▶ _Try it_
Express each line of the listing below as a JSON list of strings, with one string per line. Leave out blank lines and the pictures.

Presentation slide images:
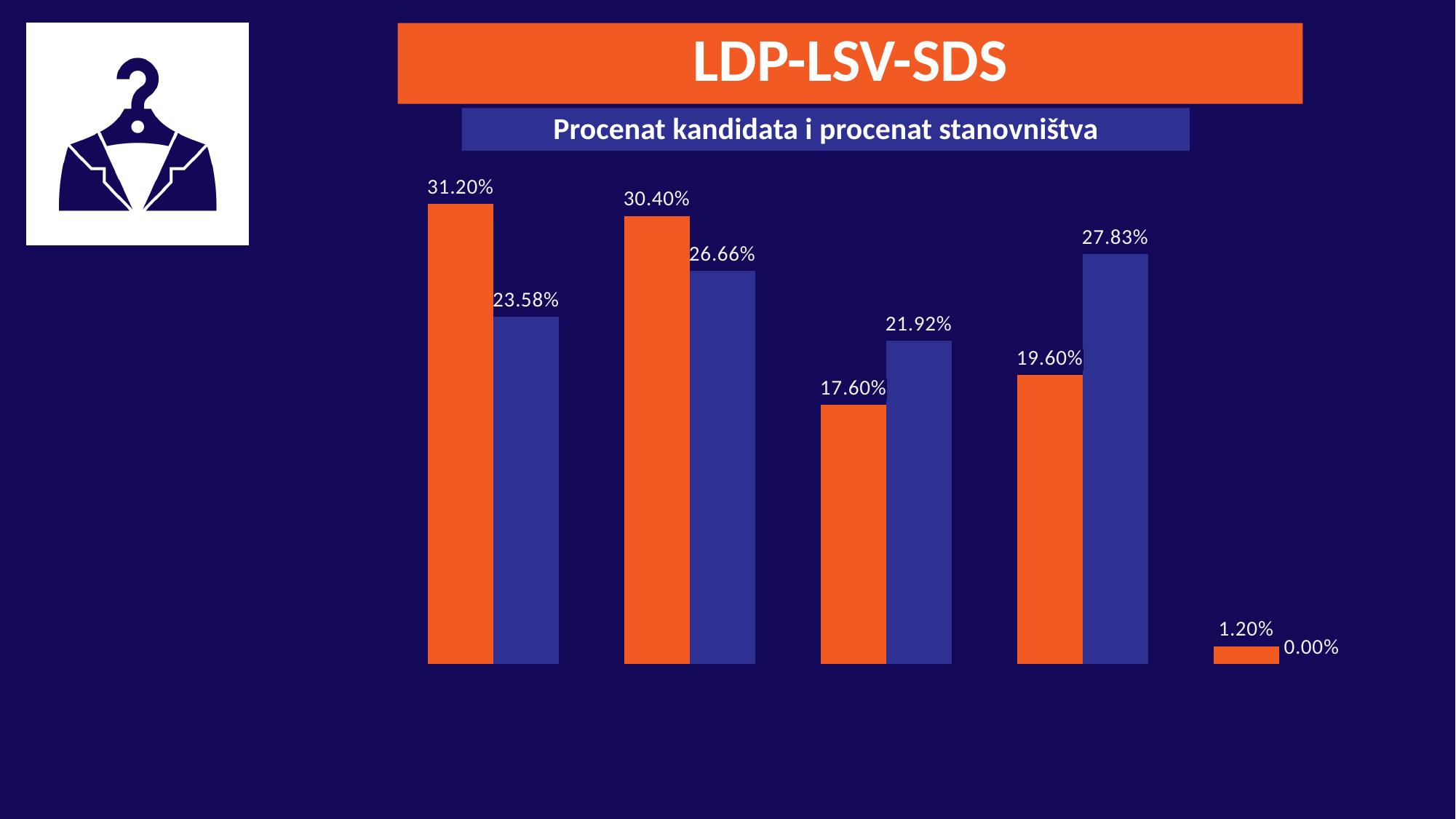
What is the value of the blue bar in the first group from the left? 23.58% What kind of chart is shown on the slide? bar chart What is the lowest value shown among the blue bars? 0.00% Which orange bar has the highest value? 31.20% In the third group from the left, which bar is larger, the orange or the blue? blue What is the subtitle shown in the blue banner above the chart? Procenat kandidata i procenat stanovništva What is the title shown in the orange banner above the chart? LDP-LSV-SDS What is the value of the blue bar in the fourth group from the left? 27.83% What is the value of the orange bar in the rightmost group? 1.20% What is the value of the orange bar in the first group from the left? 31.20% What is the difference between the orange and blue bars in the second group from the left? 3.74% How many groups of bars are shown in the chart? 5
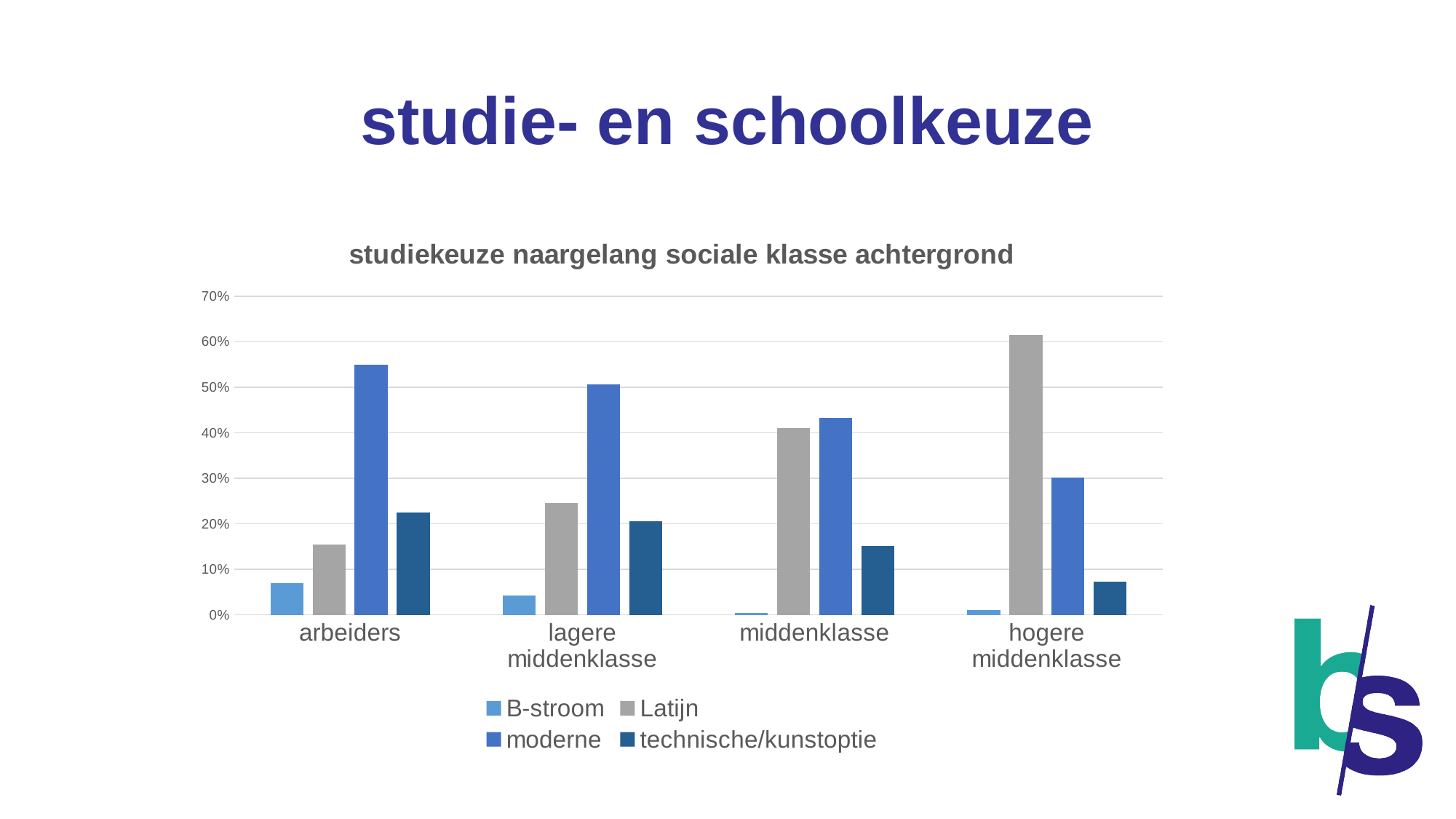
Is the value for moderne in the arbeiders category greater or less than 50%? greater For lagere middenklasse, which is larger: Latijn or technische/kunstoptie? Latijn Which series has the lowest value for hogere middenklasse? B-stroom Which series has the highest value for arbeiders? moderne How many social class categories are shown on the x axis? 4 Is the value for technische/kunstoptie in the hogere middenklasse category greater or less than 10%? less Is the value for Latijn in the hogere middenklasse category greater or less than 50%? greater Do the values for Latijn rise or fall from arbeiders to hogere middenklasse? rise What is the title of the chart? studiekeuze naargelang sociale klasse achtergrond Which category has the highest value for Latijn? hogere middenklasse What kind of chart is shown on the slide? bar chart How many series does the legend list? 4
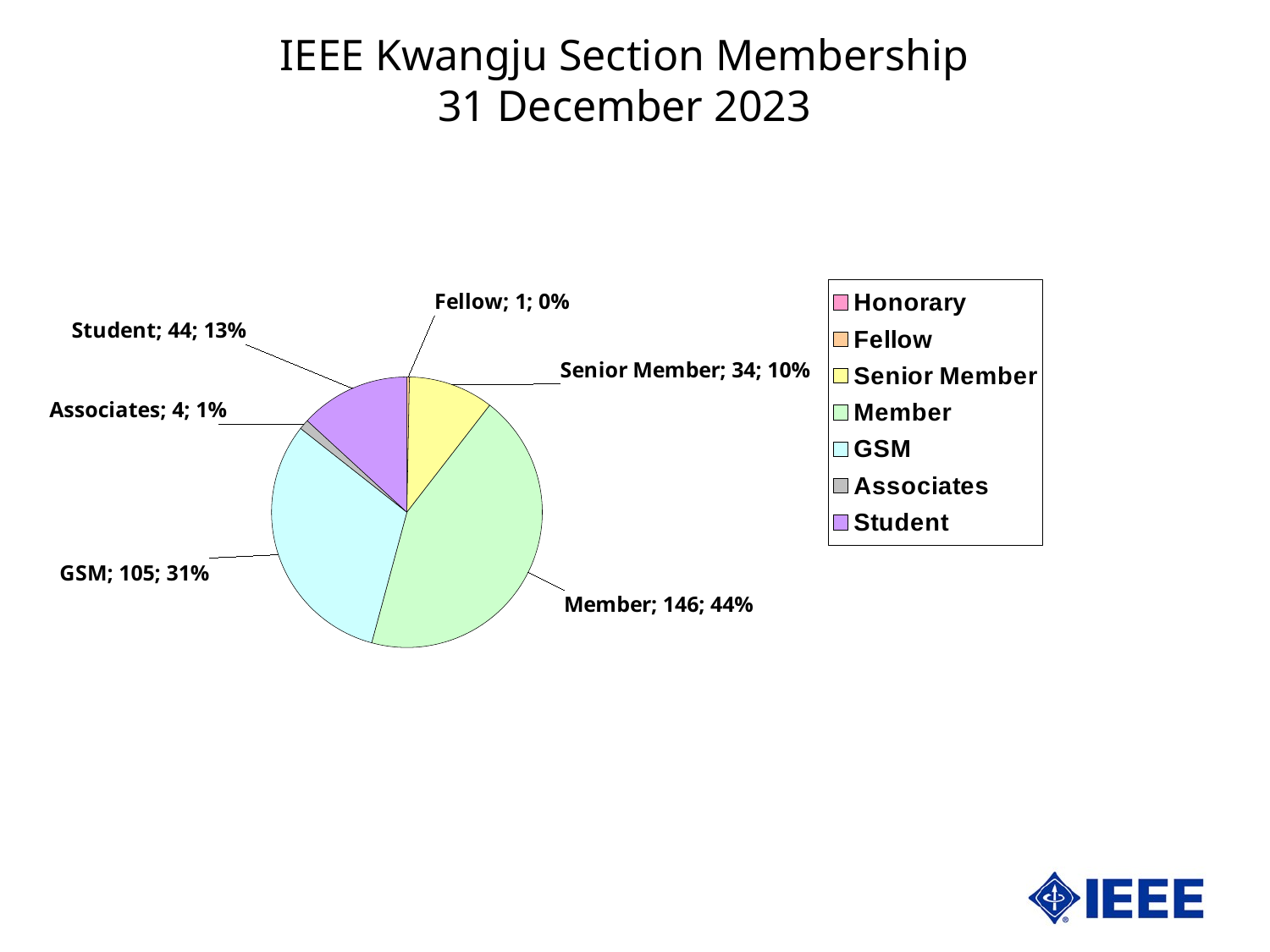
Which is larger, the Student count or the Senior Member count? Student What type of chart is shown on the slide? Pie chart How many members are in the Member category? 146 What share of the pie does GSM represent? 31% How many members are in the Associates category? 4 What is the difference between the Member count and the GSM count? 41 How many entries does the legend list? 7 Which category has the largest slice of the pie? Member What is the title of the chart? IEEE Kwangju Section Membership 31 December 2023 How many members are in the Senior Member category? 34 What percentage of the membership is Student? 13% Which labelled category has the smallest count? Fellow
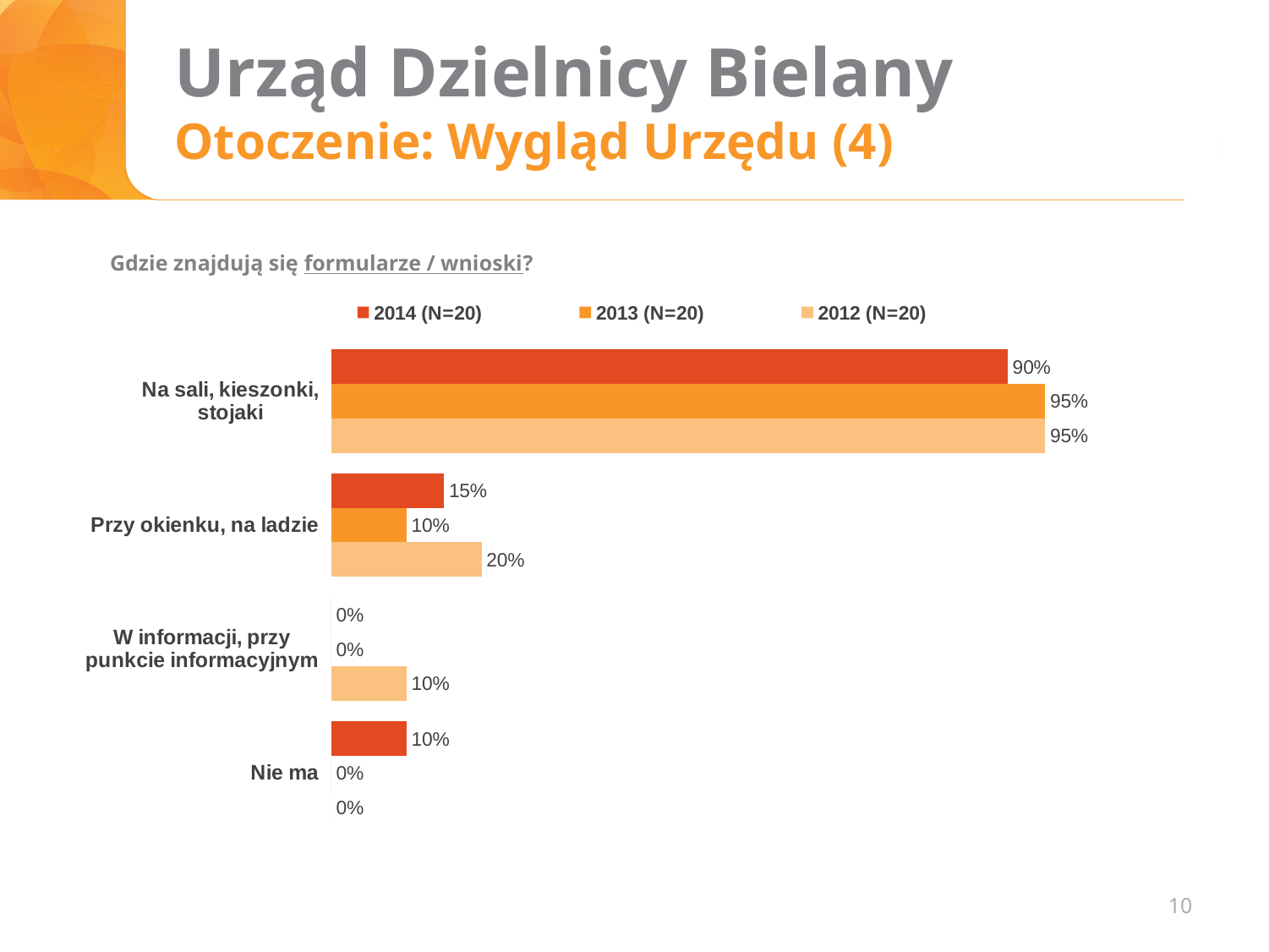
What is the difference between the 2013 (N=20) and 2014 (N=20) values for "Na sali, kieszonki, stojaki"? 5% What kind of chart is shown on the slide? Bar chart Which category has the highest value in the 2013 (N=20) series? Na sali, kieszonki, stojaki What is the difference between the 2012 (N=20) and 2013 (N=20) values for "Przy okienku, na ladzie"? 10% How many categories are shown on the chart? 4 What is the value for "Na sali, kieszonki, stojaki" in the 2014 (N=20) series? 90% What question does the chart answer, as stated above it? Gdzie znajdują się formularze / wnioski? What is the value for "W informacji, przy punkcie informacyjnym" in the 2012 (N=20) series? 10% Which is larger for "Przy okienku, na ladzie": the 2014 (N=20) value or the 2013 (N=20) value? 2014 (N=20) What is the value for "Nie ma" in the 2014 (N=20) series? 10% What is the value for "Przy okienku, na ladzie" in the 2012 (N=20) series? 20% How many series does the legend list? 3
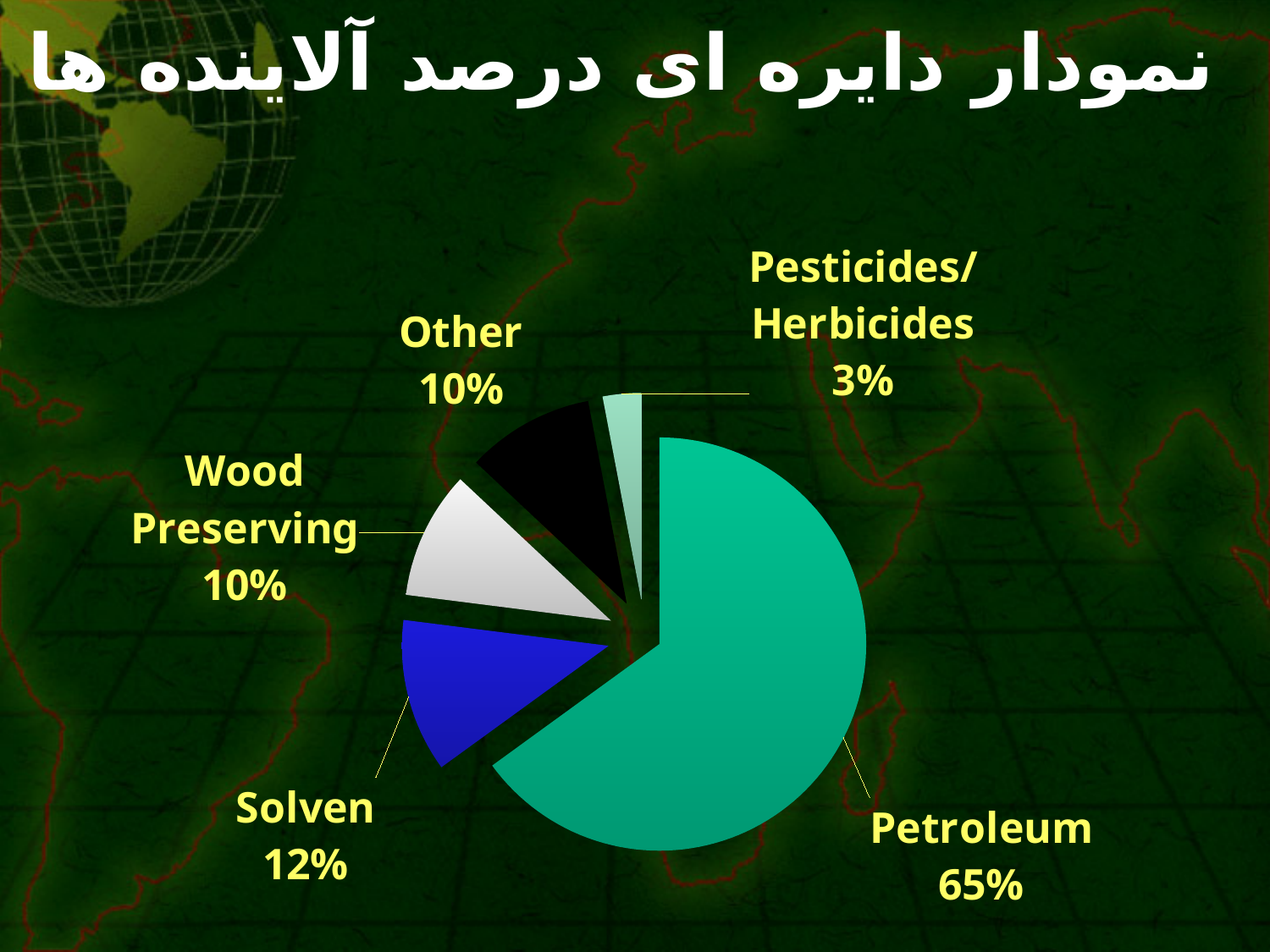
What percentage is shown for Solven? 12% Which is larger, the share for Solven or the share for Other? Solven What percentage is shown for Wood Preserving? 10% What kind of chart is shown on the slide? Pie chart What colour is the Solven slice? Blue How many slices does the pie chart have? 5 What percentage of the pie does Petroleum account for? 65% What is the combined share of Wood Preserving and Other? 20% What is the difference in percentage points between Petroleum and Solven? 53 Which category has the largest slice of the pie? Petroleum What percentage is shown for Pesticides/Herbicides? 3% Which category has the smallest slice of the pie? Pesticides/Herbicides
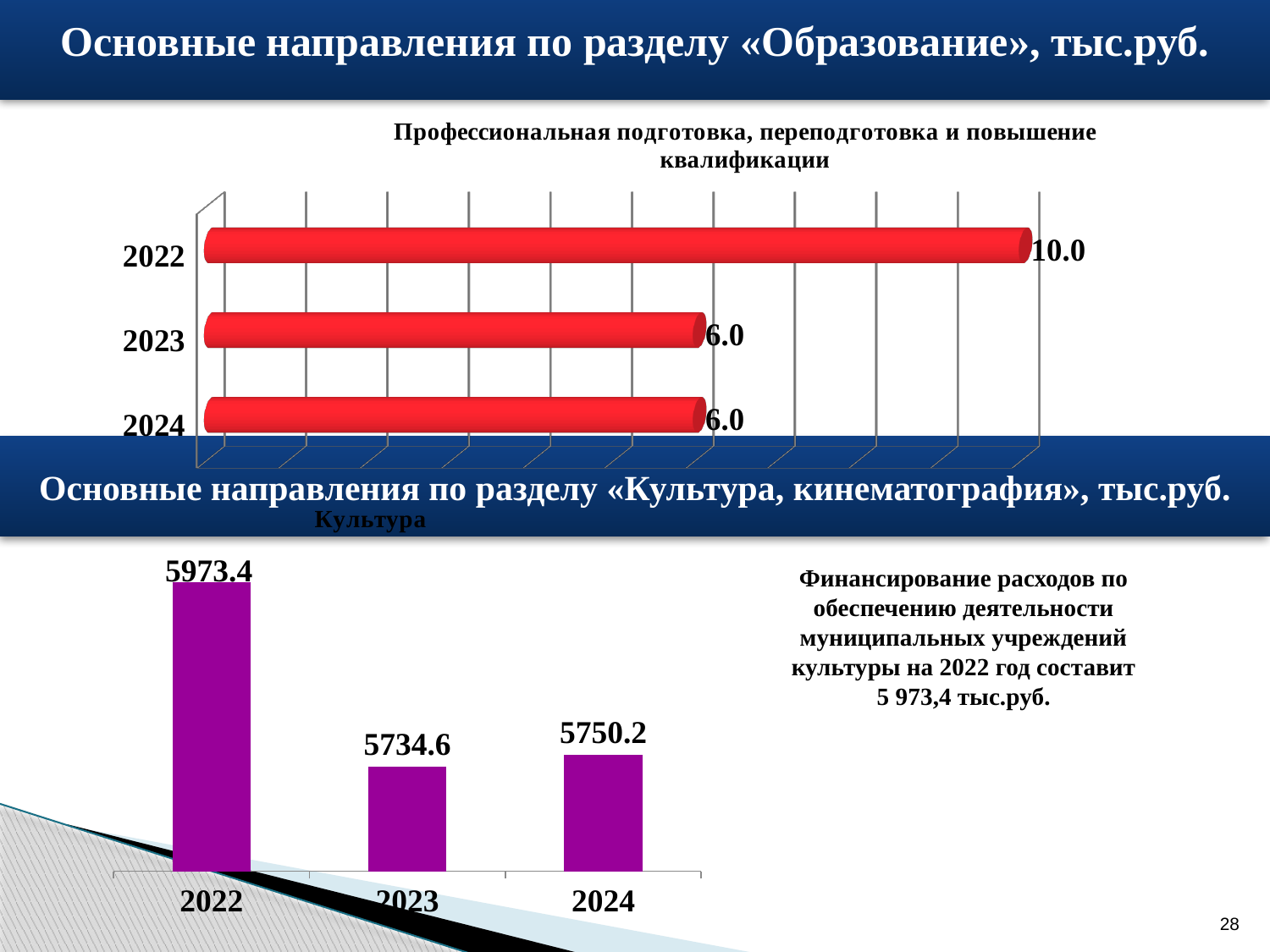
In the top chart 'Профессиональная подготовка, переподготовка и повышение квалификации', how many years are shown? 3 In the top chart 'Профессиональная подготовка, переподготовка и повышение квалификации', what is the value for 2022? 10.0 In the bottom chart 'Культура', which year has the lowest value? 2023 In the bottom chart 'Культура', what is the difference between the values for 2022 and 2023? 238.8 In the bottom chart 'Культура', what is the value for 2024? 5750.2 What kind of chart is the top chart 'Профессиональная подготовка, переподготовка и повышение квалификации'? Bar chart What colour are the bars in the bottom chart 'Культура'? Purple In the top chart 'Профессиональная подготовка, переподготовка и повышение квалификации', what is the difference between the values for 2022 and 2024? 4.0 In the top chart 'Профессиональная подготовка, переподготовка и повышение квалификации', what is the value for 2023? 6.0 In the bottom chart 'Культура', what is the value for 2022? 5973.4 In the top chart 'Профессиональная подготовка, переподготовка и повышение квалификации', which year has the highest value? 2022 In the bottom chart 'Культура', which is larger, the value for 2023 or the value for 2024? 2024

▶ _Response for this exercise_
[
  "What is the value of the blue bar in the first group from the left? 23.58% What kind of chart is shown on the slide? bar chart What is the lowest value shown among the blue bars? 0.00% Which orange bar has the highest value? 31.20% In the third group from the left, which bar is larger, the orange or the blue? blue What is the subtitle shown in the blue banner above the chart? Procenat kandidata i procenat stanovništva What is the title shown in the orange banner above the chart? LDP-LSV-SDS What is the value of the blue bar in the fourth group from the left? 27.83% What is the value of the orange bar in the rightmost group? 1.20% What is the value of the orange bar in the first group from the left? 31.20% What is the difference between the orange and blue bars in the second group from the left? 3.74% How many groups of bars are shown in the chart? 5",
  "Is the value for moderne in the arbeiders category greater or less than 50%? greater For lagere middenklasse, which is larger: Latijn or technische/kunstoptie? Latijn Which series has the lowest value for hogere middenklasse? B-stroom Which series has the highest value for arbeiders? moderne How many social class categories are shown on the x axis? 4 Is the value for technische/kunstoptie in the hogere middenklasse category greater or less than 10%? less Is the value for Latijn in the hogere middenklasse category greater or less than 50%? greater Do the values for Latijn rise or fall from arbeiders to hogere middenklasse? rise What is the title of the chart? studiekeuze naargelang sociale klasse achtergrond Which category has the highest value for Latijn? hogere middenklasse What kind of chart is shown on the slide? bar chart How many series does the legend list? 4",
  "Which is larger, the Student count or the Senior Member count? Student What type of chart is shown on the slide? Pie chart How many members are in the Member category? 146 What share of the pie does GSM represent? 31% How many members are in the Associates category? 4 What is the difference between the Member count and the GSM count? 41 How many entries does the legend list? 7 Which category has the largest slice of the pie? Member What is the title of the chart? IEEE Kwangju Section Membership 31 December 2023 How many members are in the Senior Member category? 34 What percentage of the membership is Student? 13% Which labelled category has the smallest count? Fellow",
  "What is the difference between the 2013 (N=20) and 2014 (N=20) values for \"Na sali, kieszonki, stojaki\"? 5% What kind of chart is shown on the slide? Bar chart Which category has the highest value in the 2013 (N=20) series? Na sali, kieszonki, stojaki What is the difference between the 2012 (N=20) and 2013 (N=20) values for \"Przy okienku, na ladzie\"? 10% How many categories are shown on the chart? 4 What is the value for \"Na sali, kieszonki, stojaki\" in the 2014 (N=20) series? 90% What question does the chart answer, as stated above it? Gdzie znajdują się formularze / wnioski? What is the value for \"W informacji, przy punkcie informacyjnym\" in the 2012 (N=20) series? 10% Which is larger for \"Przy okienku, na ladzie\": the 2014 (N=20) value or the 2013 (N=20) value? 2014 (N=20) What is the value for \"Nie ma\" in the 2014 (N=20) series? 10% What is the value for \"Przy okienku, na ladzie\" in the 2012 (N=20) series? 20% How many series does the legend list? 3",
  "What percentage is shown for Solven? 12% Which is larger, the share for Solven or the share for Other? Solven What percentage is shown for Wood Preserving? 10% What kind of chart is shown on the slide? Pie chart What colour is the Solven slice? Blue How many slices does the pie chart have? 5 What percentage of the pie does Petroleum account for? 65% What is the combined share of Wood Preserving and Other? 20% What is the difference in percentage points between Petroleum and Solven? 53 Which category has the largest slice of the pie? Petroleum What percentage is shown for Pesticides/Herbicides? 3% Which category has the smallest slice of the pie? Pesticides/Herbicides",
  "In the top chart 'Профессиональная подготовка, переподготовка и повышение квалификации', how many years are shown? 3 In the top chart 'Профессиональная подготовка, переподготовка и повышение квалификации', what is the value for 2022? 10.0 In the bottom chart 'Культура', which year has the lowest value? 2023 In the bottom chart 'Культура', what is the difference between the values for 2022 and 2023? 238.8 In the bottom chart 'Культура', what is the value for 2024? 5750.2 What kind of chart is the top chart 'Профессиональная подготовка, переподготовка и повышение квалификации'? Bar chart What colour are the bars in the bottom chart 'Культура'? Purple In the top chart 'Профессиональная подготовка, переподготовка и повышение квалификации', what is the difference between the values for 2022 and 2024? 4.0 In the top chart 'Профессиональная подготовка, переподготовка и повышение квалификации', what is the value for 2023? 6.0 In the bottom chart 'Культура', what is the value for 2022? 5973.4 In the top chart 'Профессиональная подготовка, переподготовка и повышение квалификации', which year has the highest value? 2022 In the bottom chart 'Культура', which is larger, the value for 2023 or the value for 2024? 2024"
]